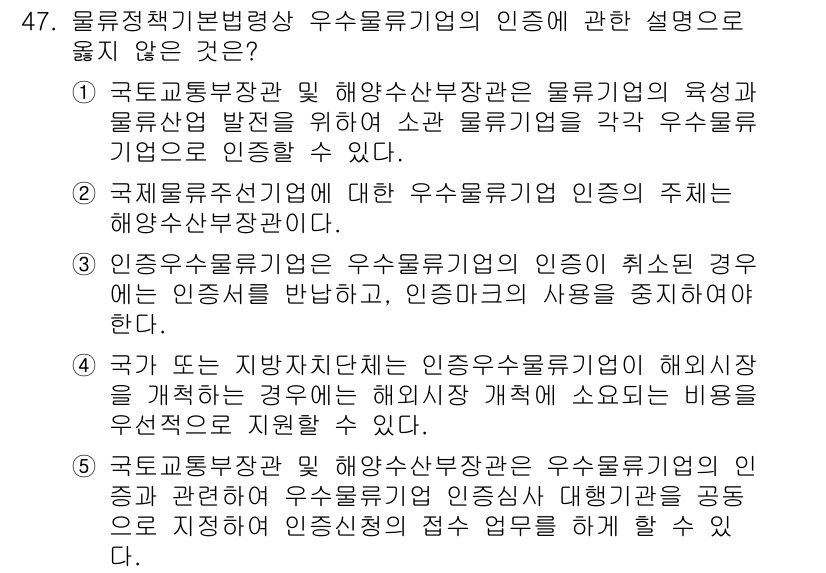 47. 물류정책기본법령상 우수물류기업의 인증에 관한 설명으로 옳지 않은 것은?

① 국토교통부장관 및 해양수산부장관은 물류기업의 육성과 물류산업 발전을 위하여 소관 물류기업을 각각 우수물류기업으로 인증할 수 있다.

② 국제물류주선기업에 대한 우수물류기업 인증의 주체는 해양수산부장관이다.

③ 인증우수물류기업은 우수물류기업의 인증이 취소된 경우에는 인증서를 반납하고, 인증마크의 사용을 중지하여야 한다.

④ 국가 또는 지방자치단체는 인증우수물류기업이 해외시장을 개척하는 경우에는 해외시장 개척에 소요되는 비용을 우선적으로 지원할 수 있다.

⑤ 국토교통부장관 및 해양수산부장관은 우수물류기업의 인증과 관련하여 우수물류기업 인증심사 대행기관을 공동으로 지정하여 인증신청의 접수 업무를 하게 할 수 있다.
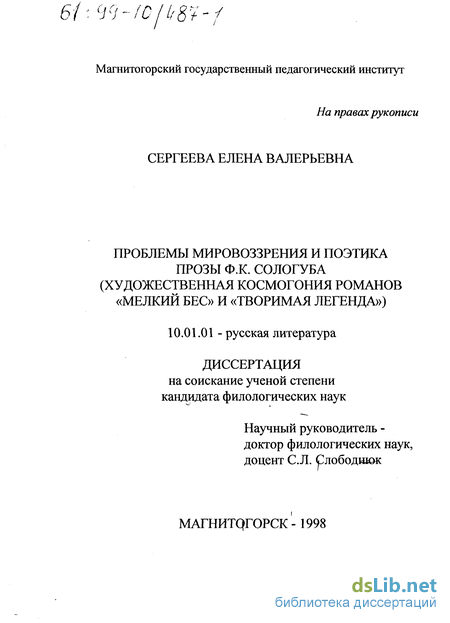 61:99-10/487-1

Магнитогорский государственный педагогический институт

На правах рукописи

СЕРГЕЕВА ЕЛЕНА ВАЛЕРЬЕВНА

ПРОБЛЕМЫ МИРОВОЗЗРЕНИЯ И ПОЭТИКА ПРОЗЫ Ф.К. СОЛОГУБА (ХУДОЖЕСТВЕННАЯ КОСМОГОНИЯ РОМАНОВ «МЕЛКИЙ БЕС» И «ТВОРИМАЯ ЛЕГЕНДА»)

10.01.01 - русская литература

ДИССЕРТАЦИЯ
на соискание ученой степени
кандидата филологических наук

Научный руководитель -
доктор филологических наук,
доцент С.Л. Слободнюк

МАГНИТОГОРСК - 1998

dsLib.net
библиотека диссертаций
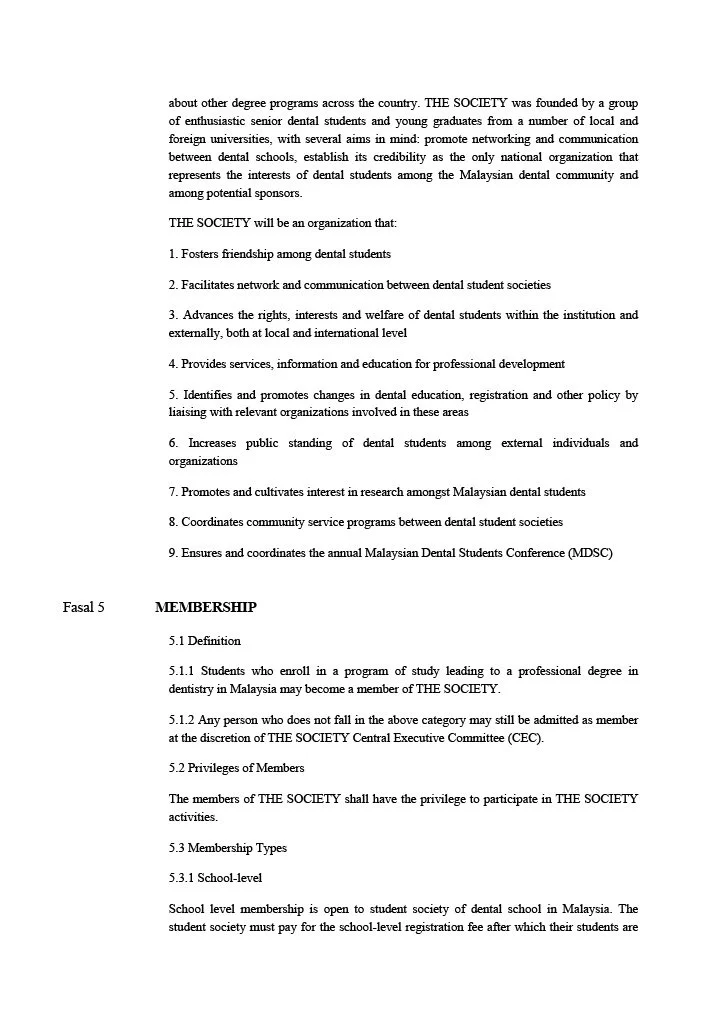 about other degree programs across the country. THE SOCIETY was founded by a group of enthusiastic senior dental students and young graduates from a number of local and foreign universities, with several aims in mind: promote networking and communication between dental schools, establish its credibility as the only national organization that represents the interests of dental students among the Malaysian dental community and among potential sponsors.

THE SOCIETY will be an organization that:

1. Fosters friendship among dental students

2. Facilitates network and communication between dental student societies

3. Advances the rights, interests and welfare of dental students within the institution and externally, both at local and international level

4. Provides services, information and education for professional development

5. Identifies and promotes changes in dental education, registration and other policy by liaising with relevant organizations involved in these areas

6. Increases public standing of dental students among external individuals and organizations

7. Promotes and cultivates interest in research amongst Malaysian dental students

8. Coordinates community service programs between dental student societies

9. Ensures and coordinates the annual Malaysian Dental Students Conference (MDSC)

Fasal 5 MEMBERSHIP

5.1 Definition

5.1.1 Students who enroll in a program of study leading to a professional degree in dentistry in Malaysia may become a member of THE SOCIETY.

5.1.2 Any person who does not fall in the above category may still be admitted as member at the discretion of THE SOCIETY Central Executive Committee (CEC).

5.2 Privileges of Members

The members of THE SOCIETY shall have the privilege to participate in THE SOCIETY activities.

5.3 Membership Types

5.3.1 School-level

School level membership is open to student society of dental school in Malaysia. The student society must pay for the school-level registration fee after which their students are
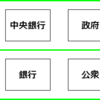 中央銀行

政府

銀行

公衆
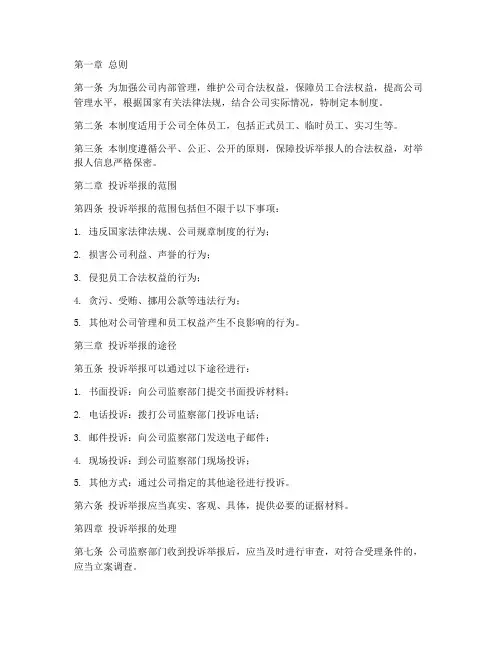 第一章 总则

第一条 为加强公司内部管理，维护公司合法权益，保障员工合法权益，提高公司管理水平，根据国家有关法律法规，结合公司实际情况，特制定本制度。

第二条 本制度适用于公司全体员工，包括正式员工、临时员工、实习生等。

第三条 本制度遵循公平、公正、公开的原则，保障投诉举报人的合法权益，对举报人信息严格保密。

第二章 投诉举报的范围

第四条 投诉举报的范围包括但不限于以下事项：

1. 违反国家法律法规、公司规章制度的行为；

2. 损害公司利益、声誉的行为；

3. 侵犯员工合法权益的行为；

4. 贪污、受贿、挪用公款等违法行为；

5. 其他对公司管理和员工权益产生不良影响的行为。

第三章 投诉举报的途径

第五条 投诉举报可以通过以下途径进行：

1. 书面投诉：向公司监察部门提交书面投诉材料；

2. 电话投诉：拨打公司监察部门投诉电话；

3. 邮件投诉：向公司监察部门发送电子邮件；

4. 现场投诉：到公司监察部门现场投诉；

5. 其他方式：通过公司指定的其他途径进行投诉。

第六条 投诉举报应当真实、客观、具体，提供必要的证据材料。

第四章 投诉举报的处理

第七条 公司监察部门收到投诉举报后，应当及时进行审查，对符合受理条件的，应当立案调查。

========================================================================

__TASK ITEM__. Please print the lines exactly, from the top of the material through the line with "④ 국가 또는 지방자치단체는", and omit the pictures.

__WRITTEN ANSWER__.
 47. 물류정책기본법령상 우수물류기업의 인증에 관한 설명으로 옳지 않은 것은?

① 국토교통부장관 및 해양수산부장관은 물류기업의 육성과 물류산업 발전을 위하여 소관 물류기업을 각각 우수물류기업으로 인증할 수 있다.

② 국제물류주선기업에 대한 우수물류기업 인증의 주체는 해양수산부장관이다.

③ 인증우수물류기업은 우수물류기업의 인증이 취소된 경우에는 인증서를 반납하고, 인증마크의 사용을 중지하여야 한다.

④ 국가 또는 지방자치단체는 인증우수물류기업이 해외시장을 개척하는 경우에는 해외시장 개척에 소요되는 비용을 우선적으로 지원할 수 있다.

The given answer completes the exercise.